2014-04-10 09:45:56 this is how the format looks like in pig, and this is matching the format with hive timestamp, but cannot load. (only if i load into string field)

any ideas why?

quick update: no hcatalog is available

problem is some case the timestamp fields contains null values and all the filed become null when using timestamp data type. When putting timestamp to a column where all the row is in the above format it works fine. So the real question is how null values can be handle

1
Can you show some code snippets? Which Pig/Hive version do you use? - Lorand Bendig
problem is some case the timestamp fields contains null values and all the filed become null when using timestamp data type. When putting timestamp to a column where all the row is in the above format it works fine. So the real question is how null values can be handle - clairvoyant
(date == '' ? '' : CONCAT(date, ' 00:00:00')) as dt - clairvoyant
also pig version is 11 - clairvoyant

1 Answers

1
votes

I suspect you have written your data to HDFS using PigStorage and you want to load it into a Hive table. The problem is that a missing tuple field will be written by Pig as null which will be treated by Hive 0.11 as null. So far so good. But then all the subsequent fields will be treated as null, however they can have different values. Hive 0.12 doesn't have this issue.
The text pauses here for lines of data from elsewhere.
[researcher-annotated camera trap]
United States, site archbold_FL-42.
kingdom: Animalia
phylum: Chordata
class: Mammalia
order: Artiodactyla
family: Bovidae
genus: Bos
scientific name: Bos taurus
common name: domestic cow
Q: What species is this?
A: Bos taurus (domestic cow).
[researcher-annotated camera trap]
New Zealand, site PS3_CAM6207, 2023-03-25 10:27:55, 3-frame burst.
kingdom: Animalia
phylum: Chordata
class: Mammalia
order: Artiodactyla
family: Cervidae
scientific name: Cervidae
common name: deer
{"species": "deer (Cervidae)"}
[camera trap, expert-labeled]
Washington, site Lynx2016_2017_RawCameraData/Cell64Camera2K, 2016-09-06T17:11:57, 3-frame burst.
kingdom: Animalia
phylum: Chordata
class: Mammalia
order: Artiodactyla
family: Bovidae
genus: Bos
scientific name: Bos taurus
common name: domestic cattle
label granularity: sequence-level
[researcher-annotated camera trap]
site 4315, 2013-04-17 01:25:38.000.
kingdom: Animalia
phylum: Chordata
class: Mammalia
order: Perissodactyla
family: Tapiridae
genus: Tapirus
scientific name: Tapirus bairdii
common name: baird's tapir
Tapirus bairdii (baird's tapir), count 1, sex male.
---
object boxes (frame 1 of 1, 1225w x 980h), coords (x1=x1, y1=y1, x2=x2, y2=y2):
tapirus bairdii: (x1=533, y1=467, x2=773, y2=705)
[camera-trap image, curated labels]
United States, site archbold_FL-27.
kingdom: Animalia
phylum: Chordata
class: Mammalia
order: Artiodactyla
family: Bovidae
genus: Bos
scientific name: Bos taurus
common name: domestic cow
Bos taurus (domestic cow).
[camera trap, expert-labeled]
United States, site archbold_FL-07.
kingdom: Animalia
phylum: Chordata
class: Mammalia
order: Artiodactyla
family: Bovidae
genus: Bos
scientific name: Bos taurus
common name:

Depending on the SerDe type, Hive can interpret different strings as null. In case of LazySimpleSerDe it is \N.

You have two option:

  • set the table's null format property to the empty string which is produced by Pig
  • or store \N in Pig for null fields

E.g:

Given the following data in Pig 0.11 :

A = load 'data' as (txt:chararray, ts:chararray);
dump A;
(a,2014-04-10 09:45:56)
(b,2014-04-11 10:45:56)
(,)
(e,2014-04-12 11:45:56)

Option 1:

store A into '/user/data';

Hive 0.11 :

CREATE EXTERNAL TABLE test (txt string, tms TimeStamp) 
ROW FORMAT DELIMITED
FIELDS TERMINATED BY '\t'
LOCATION '/user/data';

alter table test SET SERDEPROPERTIES('serialization.null.format' = '');

Option 2:

...
B = foreach A generate txt, (ts is null?'\\N':ts);
store B into '/user/data'; 

Then create the table in Hive without setting the serde property.